The present study had several limitations. First, it was cross‐sectional, and could only reflect the association between diabetes mellitus and AF. Therefore, it could not clarify the causality, and it is not clear whether diabetes mellitus was an independent predictor of progression to AF only in hypertensive participants. Second, the association between diabetes mellitus and AF in the present study might be affected by some other confounding risk factors, which were not corrected in the multivariate logistic regression analyses. Third, the generalizability of the findings is limited, as our participants were only from the Liaoning Province of China.

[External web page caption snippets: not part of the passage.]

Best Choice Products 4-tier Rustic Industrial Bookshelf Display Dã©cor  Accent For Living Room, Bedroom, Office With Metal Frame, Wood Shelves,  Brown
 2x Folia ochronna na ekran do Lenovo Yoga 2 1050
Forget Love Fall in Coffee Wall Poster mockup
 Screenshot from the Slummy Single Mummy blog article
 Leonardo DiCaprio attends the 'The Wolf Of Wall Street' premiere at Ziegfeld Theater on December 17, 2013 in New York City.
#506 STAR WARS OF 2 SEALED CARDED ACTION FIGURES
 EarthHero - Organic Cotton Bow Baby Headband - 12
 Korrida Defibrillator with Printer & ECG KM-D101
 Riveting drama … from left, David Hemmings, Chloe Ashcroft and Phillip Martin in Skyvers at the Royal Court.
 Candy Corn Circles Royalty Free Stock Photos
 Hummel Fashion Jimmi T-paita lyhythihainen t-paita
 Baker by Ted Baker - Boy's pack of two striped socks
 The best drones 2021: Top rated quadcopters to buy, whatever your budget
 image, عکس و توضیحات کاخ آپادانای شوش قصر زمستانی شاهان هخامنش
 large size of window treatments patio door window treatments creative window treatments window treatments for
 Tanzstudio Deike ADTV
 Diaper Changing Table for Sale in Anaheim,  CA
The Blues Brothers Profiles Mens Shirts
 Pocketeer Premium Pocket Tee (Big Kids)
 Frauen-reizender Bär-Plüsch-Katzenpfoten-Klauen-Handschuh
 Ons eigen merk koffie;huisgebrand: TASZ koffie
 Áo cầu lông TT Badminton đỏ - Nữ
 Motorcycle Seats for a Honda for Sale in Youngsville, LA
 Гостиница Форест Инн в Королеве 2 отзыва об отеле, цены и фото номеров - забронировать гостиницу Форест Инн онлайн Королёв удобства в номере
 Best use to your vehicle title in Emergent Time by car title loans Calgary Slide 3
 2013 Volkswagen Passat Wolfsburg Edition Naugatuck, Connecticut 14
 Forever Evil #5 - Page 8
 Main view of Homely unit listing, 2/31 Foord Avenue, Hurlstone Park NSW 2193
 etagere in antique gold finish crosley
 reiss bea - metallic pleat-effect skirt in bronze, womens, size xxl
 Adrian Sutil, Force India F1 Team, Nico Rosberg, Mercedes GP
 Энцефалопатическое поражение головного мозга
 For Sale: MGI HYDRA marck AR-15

Therefore, further large‐scale studies need to be carried out to determine the relationship between diabetes mellitus and AF prevalence, and incidence with different BP levels.
In conclusion, participants in China aged ≥35 years with diabetes mellitus have a significantly higher prevalence of AF than those without diabetes mellitus. After adjusting for various cardiovascular risk factors, diabetes mellitus was an independent risk factor for AF in total and hypertensive participants, but not in normotensive participants.
Disclosure
The authors declare no conflict of interest.
Acknowledgment
The present study was funded by National Science and Technology Support Program of China (No. 2012BAJ18B08‐7).